We can see that in 2009, the price was so abnormal 

In [None]:
Q1 = num_columns[numerical_cols].quantile(0.25)
Q3 = num_columns[numerical_cols].quantile(0.75)
IQR = Q3 - Q1

# Define the lower and upper bounds for outliers
lower_bound = Q1 - 1.5 * IQR
upper_bound = Q3 + 1.5 * IQR

# Identify outliers and create a boolean mask
outliers_mask = (num_columns[numerical_cols] < lower_bound) | (num_columns[numerical_cols] > upper_bound)

# Drop the rows containing outliers
num_columns = num_columns[~outliers_mask]

In [None]:
numerical_cols

In [None]:
num_columns.shape

This is new numerical columns after removed the outliers

In [None]:
new_num_columns= num_columns.dropna() #drop the rows which are contain NAN 
new_num_columns.shape

* Plot Average Price vs Years ((after removed outliers))


In [None]:
mean_prices_by_year = num_columns.groupby('year')['price'].mean().reset_index()

plt.figure(figsize=(10, 6))
plt.plot(mean_prices_by_year['year'], mean_prices_by_year['price'], marker='o', linestyle='-')
plt.title('Average Price by year (after removed outliers)')
plt.xlabel('year')
plt.ylabel('Average Price')
plt.grid(True)
plt.show()

<a id=""></a>
<font color = 'blue'>
* ### **For categorical columns:**


We need to plot them vs Price to see the pattern

* Drop 'model', 'seller_name'

In [None]:
df=df.drop(['model', 'seller_name'], axis=1)

In [None]:
cat_columns= df.select_dtypes(include=['object']).columns.tolist()
#these are the columns that we need to plot to detect the outliers

In [None]:
df = df.loc[~df['transmission'].isin(['Unknown', 'Semi-automatic'])]

In [None]:
def plot_categorical_feature(cat_columns,df):
    fig = plt.figure(figsize=(6, 6 * len(cat_columns)))

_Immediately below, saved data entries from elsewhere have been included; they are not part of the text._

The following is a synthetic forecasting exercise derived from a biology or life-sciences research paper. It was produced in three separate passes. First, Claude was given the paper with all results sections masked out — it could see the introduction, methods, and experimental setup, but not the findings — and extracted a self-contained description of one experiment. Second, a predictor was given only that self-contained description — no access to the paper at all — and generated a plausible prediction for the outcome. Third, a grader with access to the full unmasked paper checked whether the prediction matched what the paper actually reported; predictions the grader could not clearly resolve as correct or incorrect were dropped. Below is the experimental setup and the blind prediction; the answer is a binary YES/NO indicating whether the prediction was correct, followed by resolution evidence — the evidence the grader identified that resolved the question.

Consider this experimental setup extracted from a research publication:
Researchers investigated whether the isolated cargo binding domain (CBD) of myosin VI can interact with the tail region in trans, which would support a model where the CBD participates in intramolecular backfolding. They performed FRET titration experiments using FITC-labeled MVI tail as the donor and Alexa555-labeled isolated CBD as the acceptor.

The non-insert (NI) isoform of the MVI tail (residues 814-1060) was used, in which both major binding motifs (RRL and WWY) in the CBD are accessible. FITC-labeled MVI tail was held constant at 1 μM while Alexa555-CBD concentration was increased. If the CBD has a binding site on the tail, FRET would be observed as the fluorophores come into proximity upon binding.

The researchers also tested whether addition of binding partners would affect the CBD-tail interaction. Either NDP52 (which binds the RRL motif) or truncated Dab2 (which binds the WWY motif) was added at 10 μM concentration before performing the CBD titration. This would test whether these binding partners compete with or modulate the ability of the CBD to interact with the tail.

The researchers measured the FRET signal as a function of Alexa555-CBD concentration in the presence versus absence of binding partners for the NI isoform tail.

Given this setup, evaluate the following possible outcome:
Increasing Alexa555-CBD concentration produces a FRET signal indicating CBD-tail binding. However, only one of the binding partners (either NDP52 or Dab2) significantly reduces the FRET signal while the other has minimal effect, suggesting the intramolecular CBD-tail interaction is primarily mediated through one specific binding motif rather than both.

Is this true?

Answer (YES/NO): NO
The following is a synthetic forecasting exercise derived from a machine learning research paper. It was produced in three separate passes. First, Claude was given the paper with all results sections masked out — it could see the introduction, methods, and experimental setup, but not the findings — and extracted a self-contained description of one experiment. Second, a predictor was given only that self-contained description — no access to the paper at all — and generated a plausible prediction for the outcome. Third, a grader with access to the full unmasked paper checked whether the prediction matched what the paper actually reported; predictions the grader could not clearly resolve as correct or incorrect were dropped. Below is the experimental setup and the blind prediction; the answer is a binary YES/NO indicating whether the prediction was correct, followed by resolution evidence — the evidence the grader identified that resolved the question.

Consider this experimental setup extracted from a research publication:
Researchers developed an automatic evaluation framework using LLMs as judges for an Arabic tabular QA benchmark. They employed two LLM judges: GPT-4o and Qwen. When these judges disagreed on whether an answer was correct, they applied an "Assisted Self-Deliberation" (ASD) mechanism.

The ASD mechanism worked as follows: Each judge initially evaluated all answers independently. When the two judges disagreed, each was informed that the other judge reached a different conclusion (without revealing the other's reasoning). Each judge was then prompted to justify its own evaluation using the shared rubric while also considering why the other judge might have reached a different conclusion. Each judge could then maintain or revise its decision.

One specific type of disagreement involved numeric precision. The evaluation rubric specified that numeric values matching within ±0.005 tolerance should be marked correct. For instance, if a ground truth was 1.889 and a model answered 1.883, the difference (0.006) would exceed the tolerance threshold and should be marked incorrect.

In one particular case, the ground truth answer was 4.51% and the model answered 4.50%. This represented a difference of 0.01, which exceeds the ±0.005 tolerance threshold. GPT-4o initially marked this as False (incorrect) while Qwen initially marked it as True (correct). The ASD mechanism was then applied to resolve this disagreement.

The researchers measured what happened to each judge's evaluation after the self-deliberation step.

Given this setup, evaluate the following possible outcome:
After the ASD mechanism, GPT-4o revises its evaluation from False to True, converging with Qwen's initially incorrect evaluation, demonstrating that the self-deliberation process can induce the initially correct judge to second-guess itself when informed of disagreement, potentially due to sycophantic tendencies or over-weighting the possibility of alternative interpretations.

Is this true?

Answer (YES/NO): NO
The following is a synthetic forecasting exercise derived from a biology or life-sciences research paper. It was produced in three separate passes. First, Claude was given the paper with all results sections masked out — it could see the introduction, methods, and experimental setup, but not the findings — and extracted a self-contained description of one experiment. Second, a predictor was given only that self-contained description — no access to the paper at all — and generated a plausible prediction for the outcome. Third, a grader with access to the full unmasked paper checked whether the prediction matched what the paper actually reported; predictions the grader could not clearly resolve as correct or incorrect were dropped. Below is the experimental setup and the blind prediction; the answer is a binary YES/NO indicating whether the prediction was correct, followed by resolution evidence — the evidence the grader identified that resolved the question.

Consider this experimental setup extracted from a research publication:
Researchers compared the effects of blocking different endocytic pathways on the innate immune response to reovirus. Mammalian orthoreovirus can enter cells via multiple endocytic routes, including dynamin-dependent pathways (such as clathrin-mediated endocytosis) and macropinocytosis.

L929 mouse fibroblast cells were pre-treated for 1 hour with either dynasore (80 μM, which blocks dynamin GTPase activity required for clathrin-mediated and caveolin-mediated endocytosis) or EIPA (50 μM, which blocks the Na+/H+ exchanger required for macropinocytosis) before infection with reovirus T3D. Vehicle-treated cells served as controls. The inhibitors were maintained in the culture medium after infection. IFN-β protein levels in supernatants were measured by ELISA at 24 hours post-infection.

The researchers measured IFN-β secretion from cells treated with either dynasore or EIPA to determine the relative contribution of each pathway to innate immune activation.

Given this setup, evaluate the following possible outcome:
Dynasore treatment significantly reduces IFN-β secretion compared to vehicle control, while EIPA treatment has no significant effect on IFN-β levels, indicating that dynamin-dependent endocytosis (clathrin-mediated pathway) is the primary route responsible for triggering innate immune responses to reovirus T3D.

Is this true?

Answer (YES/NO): NO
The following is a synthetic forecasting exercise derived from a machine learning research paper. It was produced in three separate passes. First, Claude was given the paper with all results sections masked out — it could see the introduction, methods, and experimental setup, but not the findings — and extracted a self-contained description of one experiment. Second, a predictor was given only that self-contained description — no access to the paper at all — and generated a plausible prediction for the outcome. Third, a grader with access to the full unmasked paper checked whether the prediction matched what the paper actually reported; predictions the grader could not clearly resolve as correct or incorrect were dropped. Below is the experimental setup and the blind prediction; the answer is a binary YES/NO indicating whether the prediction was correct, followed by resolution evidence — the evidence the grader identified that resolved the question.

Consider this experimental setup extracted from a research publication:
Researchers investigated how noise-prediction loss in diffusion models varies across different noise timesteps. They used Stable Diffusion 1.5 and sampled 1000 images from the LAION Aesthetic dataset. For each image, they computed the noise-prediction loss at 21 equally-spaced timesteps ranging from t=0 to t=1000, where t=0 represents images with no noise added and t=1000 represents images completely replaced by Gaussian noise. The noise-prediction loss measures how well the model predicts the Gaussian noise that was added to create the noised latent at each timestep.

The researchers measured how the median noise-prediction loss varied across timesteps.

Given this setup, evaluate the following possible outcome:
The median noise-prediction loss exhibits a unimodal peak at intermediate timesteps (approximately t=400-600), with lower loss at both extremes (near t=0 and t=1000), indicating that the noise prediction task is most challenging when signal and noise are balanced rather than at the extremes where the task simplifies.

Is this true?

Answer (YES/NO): NO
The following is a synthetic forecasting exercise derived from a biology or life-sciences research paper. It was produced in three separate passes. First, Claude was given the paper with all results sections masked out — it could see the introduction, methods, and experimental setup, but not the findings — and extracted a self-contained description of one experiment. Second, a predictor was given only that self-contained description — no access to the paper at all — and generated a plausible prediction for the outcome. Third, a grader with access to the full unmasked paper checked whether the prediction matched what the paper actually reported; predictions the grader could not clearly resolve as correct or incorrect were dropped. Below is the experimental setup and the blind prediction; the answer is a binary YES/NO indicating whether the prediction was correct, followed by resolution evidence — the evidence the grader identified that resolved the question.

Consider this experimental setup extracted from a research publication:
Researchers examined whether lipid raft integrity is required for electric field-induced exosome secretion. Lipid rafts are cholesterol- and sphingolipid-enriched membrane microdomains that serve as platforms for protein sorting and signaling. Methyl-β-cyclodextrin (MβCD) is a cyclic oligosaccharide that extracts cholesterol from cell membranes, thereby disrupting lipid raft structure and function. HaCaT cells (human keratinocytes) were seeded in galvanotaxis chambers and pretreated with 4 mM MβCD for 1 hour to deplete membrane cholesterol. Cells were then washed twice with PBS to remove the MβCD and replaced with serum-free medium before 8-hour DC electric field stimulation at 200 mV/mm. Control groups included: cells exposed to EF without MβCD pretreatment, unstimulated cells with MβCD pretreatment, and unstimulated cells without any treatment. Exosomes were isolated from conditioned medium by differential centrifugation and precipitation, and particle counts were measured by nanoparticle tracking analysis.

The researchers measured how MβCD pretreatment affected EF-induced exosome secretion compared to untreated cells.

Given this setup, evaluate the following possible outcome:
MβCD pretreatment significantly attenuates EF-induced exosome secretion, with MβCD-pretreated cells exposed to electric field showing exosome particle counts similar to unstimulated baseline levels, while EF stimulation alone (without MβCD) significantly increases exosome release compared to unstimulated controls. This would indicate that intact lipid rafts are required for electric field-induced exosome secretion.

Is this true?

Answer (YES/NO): NO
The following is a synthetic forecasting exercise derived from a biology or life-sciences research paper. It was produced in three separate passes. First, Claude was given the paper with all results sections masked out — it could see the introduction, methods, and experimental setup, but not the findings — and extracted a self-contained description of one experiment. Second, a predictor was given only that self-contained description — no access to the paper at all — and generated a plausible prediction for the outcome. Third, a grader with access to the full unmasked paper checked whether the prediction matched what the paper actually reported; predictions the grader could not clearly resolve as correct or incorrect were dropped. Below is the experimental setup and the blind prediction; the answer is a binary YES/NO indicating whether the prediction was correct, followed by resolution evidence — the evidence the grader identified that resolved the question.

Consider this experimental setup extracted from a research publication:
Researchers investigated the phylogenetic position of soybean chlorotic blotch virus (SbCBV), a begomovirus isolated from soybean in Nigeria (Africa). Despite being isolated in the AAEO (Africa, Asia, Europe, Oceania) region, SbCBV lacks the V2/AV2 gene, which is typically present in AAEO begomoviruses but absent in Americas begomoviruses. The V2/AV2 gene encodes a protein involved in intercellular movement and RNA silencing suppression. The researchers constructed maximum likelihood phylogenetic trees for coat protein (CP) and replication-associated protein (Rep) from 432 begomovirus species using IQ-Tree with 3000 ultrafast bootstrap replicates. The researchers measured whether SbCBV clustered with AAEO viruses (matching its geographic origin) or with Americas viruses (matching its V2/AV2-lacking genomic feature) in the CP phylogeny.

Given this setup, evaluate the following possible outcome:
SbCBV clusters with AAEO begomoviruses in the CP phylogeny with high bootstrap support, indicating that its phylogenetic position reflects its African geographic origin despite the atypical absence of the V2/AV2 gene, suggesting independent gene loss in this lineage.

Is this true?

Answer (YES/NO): YES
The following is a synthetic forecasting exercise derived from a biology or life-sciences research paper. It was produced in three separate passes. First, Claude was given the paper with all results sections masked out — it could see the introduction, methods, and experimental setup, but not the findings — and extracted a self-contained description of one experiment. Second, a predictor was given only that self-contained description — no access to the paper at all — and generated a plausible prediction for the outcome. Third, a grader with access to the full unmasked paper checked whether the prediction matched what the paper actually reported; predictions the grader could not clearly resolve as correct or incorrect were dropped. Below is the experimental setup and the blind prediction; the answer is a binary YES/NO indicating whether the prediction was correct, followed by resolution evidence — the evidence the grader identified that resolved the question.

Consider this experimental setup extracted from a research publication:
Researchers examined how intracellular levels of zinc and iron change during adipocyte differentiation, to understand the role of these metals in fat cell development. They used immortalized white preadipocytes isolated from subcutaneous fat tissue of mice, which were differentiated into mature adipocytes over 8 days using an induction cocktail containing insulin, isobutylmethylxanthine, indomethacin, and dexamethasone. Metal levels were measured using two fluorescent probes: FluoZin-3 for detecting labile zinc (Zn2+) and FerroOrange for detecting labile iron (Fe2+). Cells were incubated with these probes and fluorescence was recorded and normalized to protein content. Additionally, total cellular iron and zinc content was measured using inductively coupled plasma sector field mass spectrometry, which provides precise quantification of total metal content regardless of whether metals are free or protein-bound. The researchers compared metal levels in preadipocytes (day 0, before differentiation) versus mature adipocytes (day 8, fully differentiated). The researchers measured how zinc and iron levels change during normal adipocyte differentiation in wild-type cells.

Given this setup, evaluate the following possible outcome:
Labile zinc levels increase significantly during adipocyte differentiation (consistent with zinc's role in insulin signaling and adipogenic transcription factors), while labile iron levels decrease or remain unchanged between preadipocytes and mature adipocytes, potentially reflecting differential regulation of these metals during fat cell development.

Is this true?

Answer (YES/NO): NO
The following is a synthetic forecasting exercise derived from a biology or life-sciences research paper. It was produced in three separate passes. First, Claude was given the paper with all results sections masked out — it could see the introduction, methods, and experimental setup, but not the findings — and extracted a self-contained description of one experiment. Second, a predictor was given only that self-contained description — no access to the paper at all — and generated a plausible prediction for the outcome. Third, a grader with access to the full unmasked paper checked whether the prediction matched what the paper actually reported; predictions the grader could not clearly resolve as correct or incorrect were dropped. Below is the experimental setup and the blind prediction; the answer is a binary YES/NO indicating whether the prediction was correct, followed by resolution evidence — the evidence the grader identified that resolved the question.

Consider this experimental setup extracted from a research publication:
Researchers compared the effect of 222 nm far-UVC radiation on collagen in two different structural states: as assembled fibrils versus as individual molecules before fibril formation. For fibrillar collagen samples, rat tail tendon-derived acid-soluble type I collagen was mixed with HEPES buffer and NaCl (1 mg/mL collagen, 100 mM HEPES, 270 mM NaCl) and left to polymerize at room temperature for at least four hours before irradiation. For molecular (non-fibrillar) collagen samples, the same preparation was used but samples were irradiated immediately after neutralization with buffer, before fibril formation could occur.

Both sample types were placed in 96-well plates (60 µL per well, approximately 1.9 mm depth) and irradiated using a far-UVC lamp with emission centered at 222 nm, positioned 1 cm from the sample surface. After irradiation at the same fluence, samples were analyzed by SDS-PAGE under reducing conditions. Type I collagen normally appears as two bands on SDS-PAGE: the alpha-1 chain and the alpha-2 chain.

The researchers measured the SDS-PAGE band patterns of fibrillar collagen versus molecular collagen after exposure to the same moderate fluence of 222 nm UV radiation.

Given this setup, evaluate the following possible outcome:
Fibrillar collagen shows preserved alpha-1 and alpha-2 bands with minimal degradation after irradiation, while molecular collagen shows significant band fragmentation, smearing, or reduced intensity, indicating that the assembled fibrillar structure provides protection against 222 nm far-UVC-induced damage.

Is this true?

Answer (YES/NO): NO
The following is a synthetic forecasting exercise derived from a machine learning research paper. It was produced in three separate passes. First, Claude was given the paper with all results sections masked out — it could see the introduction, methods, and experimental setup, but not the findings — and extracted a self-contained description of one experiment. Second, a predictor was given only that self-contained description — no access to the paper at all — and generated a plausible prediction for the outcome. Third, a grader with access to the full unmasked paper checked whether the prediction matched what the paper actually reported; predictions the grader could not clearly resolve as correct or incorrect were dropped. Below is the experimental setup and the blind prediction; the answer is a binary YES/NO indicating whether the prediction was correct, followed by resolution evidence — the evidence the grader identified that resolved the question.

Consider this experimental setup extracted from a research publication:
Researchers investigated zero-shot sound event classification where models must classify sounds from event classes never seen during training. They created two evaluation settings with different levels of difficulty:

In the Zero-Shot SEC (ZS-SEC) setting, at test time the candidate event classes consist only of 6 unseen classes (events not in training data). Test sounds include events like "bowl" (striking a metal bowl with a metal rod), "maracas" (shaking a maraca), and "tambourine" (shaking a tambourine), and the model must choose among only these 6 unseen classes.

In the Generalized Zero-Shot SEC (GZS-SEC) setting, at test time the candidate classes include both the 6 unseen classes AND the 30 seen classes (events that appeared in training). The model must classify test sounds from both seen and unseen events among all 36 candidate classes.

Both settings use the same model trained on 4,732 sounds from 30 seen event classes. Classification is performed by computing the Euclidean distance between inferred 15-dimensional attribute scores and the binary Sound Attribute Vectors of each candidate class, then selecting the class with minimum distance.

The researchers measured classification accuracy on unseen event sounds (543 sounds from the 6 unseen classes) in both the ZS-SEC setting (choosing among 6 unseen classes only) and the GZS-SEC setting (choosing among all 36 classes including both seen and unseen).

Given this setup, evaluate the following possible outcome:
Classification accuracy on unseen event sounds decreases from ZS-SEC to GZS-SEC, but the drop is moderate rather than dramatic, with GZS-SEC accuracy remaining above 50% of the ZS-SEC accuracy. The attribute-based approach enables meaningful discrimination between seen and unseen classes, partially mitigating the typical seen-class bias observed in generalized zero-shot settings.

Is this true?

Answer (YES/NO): NO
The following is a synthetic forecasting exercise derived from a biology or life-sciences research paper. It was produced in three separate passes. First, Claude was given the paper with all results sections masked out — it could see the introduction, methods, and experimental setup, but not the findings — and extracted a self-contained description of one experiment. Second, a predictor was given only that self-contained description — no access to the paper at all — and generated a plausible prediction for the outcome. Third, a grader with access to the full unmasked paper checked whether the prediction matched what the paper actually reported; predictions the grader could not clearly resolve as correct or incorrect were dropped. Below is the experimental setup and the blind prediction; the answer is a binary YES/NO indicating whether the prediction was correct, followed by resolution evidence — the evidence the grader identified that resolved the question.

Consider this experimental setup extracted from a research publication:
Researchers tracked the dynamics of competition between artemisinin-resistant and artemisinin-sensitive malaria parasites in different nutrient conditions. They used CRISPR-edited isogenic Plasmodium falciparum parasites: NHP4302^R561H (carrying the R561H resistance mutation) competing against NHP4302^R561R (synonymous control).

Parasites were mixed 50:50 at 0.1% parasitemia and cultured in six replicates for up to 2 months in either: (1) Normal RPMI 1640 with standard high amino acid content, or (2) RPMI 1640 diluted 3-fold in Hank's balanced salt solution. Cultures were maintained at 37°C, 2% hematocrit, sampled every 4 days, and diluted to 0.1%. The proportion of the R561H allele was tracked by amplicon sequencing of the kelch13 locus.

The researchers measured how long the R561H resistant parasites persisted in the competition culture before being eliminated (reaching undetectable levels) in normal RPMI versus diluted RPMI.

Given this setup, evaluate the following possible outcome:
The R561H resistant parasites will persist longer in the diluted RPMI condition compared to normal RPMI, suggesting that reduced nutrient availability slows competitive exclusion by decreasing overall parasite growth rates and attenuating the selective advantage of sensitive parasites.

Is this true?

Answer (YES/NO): NO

    for j, cat_feature in enumerate(cat_columns):
        ax = fig.add_subplot(len(cat_columns), 1, j+1)
        df[cat_feature].value_counts().plot(ax=ax, kind='bar')
        ax.set_xlabel(cat_feature)
        ax.set_ylabel('Frequency')
        ax.set_title(cat_feature)

    plt.tight_layout()
    plt.show()
# plot categorical features to detect and remove outliers
plot_categorical_feature(cat_columns,df)

In [None]:
df.shape

* `Drivetrain`

In [None]:
df = df[df['drivetrain'].isin(['FWD', 'AWD', '4WD', 'RWD'])]

* `Fuel_type`

In [None]:
df = df[~df['fuel_type'].isin(['Compressed Natural Gas', 'Bio Diesel', 'Automatic'   ])]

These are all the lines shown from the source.